Here are some common mistakes:

Not having a look at the HPC web site.

This site has an extensive collection of information 

Not reading the module help.

When new software is installed on Katana information about the software and how it was installed is added to the module file. Before using software you should use the module help command.

Running your job on the head node.

If you run your job on the head node then it can cause problems for everyone on the cluster. Rather than using the head node to run jobs you should look at the alternatives and then run your job on a compute node.

Running interactive jobs rather than batch.

If you run your compute jobs interactively (i.e. starting it manually using the command qsub -I) then you should try and run your job as a batch job instead. By running your compute job in batch you can submit more jobs at the one time without the manual handling that interactive jobs require.

Not using array jobs.

If you have a number of jobs that are the same except for different input data then more efficient to submit one array job rather than multiple independant batch jobs.

Keeping data in H-drive and expecting it to be there when you run a compute job.

Whilst you can access the files in your UNSW H-Drive from the Katana Head Node and the KDM server the files are not available on the compute nodes. The storage section of the web site has more information about copying files from the H-Drive to the local file system.

Not understanding / specifying resource requirements.

Did you know that the more resources that you request the longer it can take to find a place for it. This is especially the case for jobs with a very long WALLTIME. In order to have your jobs run as soon (and efficiently) as possible you should look at the resource requirements page and use the information when your job completes to refine the resources that you request in the next job.

Not making use of the power of parallel processing.

If your batch job has multiple parts that run after each other but are actually independant then you would be better off splitting your batch job up and submitting all of the parts at the same time.

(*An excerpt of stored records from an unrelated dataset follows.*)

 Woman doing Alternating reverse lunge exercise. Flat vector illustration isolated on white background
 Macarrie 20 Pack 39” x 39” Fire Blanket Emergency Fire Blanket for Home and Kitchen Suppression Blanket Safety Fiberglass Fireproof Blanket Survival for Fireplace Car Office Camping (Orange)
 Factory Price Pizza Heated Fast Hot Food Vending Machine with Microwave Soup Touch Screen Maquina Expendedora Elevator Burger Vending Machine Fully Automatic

This will mean that calculations will occur in parallel and will likely finish sooner. In fact if any of the parts requests under 12 hours of WALLTIME then they can run on any node in Katana.

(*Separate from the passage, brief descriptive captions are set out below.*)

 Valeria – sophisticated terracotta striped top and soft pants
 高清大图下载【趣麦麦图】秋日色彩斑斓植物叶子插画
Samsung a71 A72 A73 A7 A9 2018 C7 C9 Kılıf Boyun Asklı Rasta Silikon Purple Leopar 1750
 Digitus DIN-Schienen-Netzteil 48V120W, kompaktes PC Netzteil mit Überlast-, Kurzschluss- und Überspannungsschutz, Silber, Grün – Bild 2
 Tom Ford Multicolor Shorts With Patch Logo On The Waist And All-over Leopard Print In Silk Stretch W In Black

Saving data to /tmp rather than $TMPDIR

By default some software will try and save temporary or working data to the directory /tmp as this is where system wide temporary files are usually kept. Whilst /tmp exists on the compute nodes you should use $TMPDIR instead as /tmp is limited in size. This is a common problem with SAS.

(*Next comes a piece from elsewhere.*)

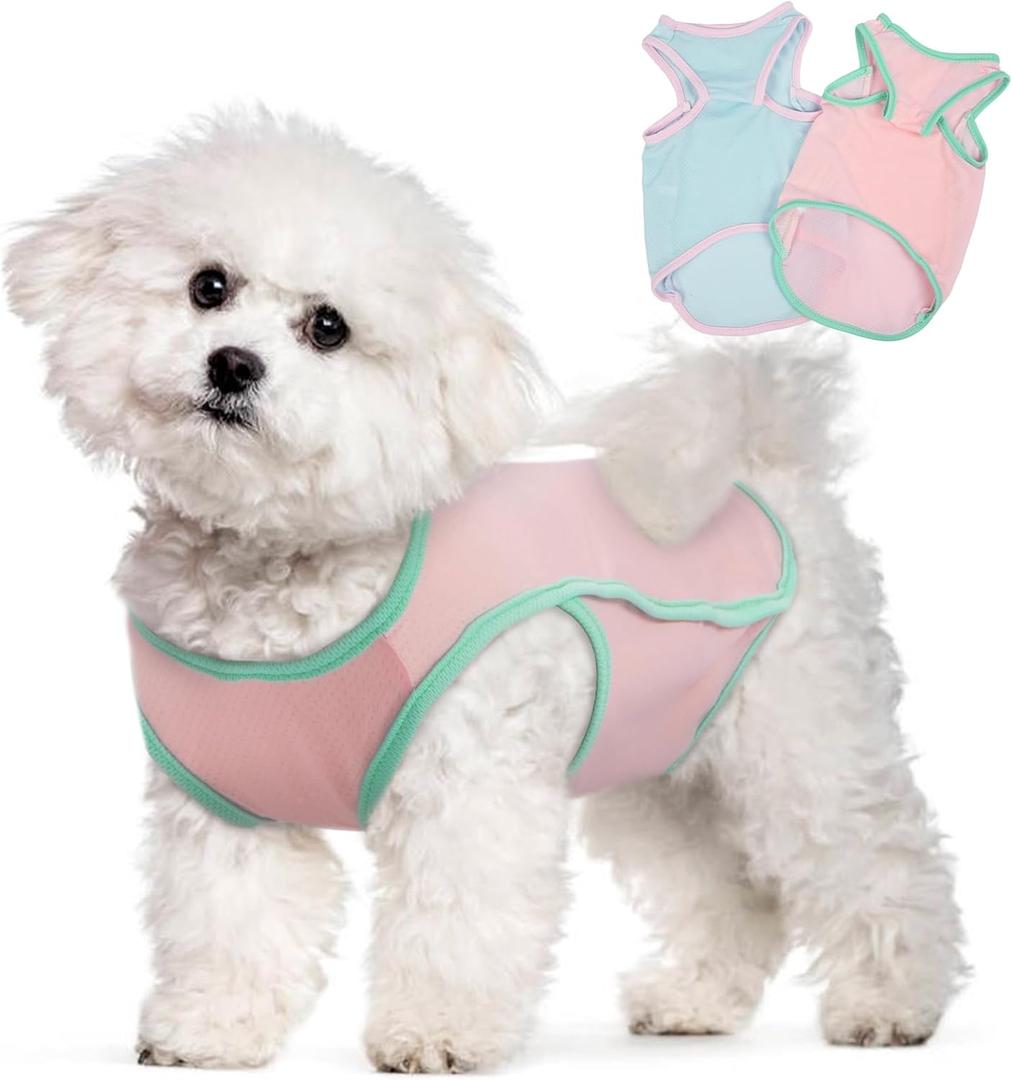 2 Pack Dog Shirts for Small Dogs, Pet Cooling Vest Sun Shirt, Soft Breathable Sun Protection Puppy T-Shirts, Lightweight Summer Clothes, Sleeveless Tank Top Outfit for Dogs, Pink_ Blue M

Filling up you cluster home drive whilst running a compute job

When you log on to Katana you get a message telling you how much free space you have on your cluster home drive. If your job creates files in your cluster home drive then you should make sure that your compute job doesn't fill up your cluster home drive. Read the storage pages for information on where data should be kept.

Requesting resources that you don't have access to

If you request resources that are not available to your research group then your job will not run. For example if you are not part of the School of Mathematics and Statistics, UNSW Business School or the Climate change Research Centre then a job requiring more than 128Gb of memory will only run if it has a WALLTIME of 12 hours or less based on node ownership. Similarly if you request a job which will take longer than 200 hours (for everyone other than Astrobiology) or more CPU cores than the WALLTIME will allow you to use then your job will never run. The page describing how to figure out when your job will start which may help you figure out if your job will never run or if it is just delayed.

Having files or directories with spaces in the names

If you have files or directories with spaces in the name then some programs will interpret the name as 2 or more names rather than a single name with space(s) in it. For this reason best practice under Linux is to not have spaces (or stange characters) in the names.